RECORDS SHOWN
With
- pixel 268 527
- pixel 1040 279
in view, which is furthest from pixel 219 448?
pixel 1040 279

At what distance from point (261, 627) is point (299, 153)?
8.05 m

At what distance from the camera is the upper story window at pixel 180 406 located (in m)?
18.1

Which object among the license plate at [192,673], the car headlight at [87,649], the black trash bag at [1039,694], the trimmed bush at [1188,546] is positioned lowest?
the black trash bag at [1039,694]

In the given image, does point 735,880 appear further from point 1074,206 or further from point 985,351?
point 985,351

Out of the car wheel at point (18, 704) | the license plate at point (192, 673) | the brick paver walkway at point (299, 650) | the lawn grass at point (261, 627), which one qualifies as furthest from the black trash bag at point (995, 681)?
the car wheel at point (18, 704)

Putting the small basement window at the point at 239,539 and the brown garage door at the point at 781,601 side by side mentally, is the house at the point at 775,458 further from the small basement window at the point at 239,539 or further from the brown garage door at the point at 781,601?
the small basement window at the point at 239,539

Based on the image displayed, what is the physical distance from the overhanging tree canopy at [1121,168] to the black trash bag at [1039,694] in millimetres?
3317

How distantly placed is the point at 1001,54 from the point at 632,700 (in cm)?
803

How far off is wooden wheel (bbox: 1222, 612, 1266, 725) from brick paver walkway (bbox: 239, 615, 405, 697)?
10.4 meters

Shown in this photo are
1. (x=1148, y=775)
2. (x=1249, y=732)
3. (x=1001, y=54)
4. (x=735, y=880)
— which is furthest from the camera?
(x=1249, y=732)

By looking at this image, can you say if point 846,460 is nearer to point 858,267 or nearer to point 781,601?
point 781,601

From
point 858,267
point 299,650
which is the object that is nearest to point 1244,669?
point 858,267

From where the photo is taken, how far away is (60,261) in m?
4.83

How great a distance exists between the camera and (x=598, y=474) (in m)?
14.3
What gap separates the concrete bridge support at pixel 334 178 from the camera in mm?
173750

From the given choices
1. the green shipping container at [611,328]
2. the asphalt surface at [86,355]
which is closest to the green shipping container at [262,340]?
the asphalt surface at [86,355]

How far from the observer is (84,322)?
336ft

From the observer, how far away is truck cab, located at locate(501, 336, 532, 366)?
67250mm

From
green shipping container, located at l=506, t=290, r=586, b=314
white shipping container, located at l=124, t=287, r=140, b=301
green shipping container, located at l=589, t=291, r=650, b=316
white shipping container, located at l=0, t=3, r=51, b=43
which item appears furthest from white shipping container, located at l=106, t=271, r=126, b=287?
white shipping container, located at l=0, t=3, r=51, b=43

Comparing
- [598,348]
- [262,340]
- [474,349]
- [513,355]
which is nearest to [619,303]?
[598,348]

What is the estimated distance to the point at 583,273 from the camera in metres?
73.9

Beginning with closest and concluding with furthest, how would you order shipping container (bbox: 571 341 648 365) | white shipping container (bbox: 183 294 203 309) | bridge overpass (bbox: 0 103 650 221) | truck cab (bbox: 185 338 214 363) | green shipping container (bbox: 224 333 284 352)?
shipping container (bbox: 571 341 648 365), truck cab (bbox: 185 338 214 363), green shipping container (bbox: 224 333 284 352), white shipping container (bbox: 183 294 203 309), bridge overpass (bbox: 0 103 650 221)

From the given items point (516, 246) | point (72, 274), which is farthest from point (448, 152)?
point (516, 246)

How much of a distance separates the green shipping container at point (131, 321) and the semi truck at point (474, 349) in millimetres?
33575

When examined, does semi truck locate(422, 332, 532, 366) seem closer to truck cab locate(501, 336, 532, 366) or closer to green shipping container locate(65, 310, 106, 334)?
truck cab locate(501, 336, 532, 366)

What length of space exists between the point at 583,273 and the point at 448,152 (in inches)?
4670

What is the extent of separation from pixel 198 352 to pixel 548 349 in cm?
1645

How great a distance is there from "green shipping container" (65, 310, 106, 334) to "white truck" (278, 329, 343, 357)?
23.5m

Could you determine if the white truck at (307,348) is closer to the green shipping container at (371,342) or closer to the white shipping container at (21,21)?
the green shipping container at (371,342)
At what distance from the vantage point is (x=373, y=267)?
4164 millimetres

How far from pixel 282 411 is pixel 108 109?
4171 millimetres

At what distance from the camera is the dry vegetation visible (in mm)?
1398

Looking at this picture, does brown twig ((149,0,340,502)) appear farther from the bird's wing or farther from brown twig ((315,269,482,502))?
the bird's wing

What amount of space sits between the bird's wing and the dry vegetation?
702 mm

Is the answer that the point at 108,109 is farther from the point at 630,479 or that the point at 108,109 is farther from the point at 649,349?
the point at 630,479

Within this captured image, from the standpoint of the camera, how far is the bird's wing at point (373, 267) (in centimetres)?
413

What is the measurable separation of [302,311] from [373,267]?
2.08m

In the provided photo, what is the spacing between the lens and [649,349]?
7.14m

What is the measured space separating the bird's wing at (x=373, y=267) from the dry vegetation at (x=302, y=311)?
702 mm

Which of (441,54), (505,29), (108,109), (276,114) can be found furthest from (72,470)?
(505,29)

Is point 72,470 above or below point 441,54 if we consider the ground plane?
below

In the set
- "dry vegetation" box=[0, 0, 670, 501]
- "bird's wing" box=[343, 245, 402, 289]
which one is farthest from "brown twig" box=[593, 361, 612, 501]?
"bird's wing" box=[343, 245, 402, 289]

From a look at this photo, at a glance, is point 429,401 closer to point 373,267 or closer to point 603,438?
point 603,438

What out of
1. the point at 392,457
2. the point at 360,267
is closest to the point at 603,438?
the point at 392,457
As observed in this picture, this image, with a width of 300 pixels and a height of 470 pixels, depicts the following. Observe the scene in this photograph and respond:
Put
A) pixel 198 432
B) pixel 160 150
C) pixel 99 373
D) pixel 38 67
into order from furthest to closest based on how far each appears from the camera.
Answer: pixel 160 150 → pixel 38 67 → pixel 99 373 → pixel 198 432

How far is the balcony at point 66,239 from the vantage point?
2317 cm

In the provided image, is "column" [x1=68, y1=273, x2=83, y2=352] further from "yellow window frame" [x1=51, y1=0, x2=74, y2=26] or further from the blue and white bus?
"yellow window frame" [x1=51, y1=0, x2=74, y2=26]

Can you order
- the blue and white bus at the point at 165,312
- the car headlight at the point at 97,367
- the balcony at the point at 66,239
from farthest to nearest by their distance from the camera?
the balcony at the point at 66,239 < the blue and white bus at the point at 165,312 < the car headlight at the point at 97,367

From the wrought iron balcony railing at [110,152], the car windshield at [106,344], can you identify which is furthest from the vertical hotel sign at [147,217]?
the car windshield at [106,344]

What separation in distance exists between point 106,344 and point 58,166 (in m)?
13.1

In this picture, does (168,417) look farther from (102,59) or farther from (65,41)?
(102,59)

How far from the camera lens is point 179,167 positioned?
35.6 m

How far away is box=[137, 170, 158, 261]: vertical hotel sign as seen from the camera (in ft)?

TASK DESCRIPTION
Return each line of the records that contains the string "semi". Case counts.

TASK RESPONSE
How much of a distance separates the green shipping container at point (131, 321) and the semi truck at point (474, 349) in millimetres?
When examined, does semi truck locate(422, 332, 532, 366) seem closer to truck cab locate(501, 336, 532, 366) or closer to green shipping container locate(65, 310, 106, 334)?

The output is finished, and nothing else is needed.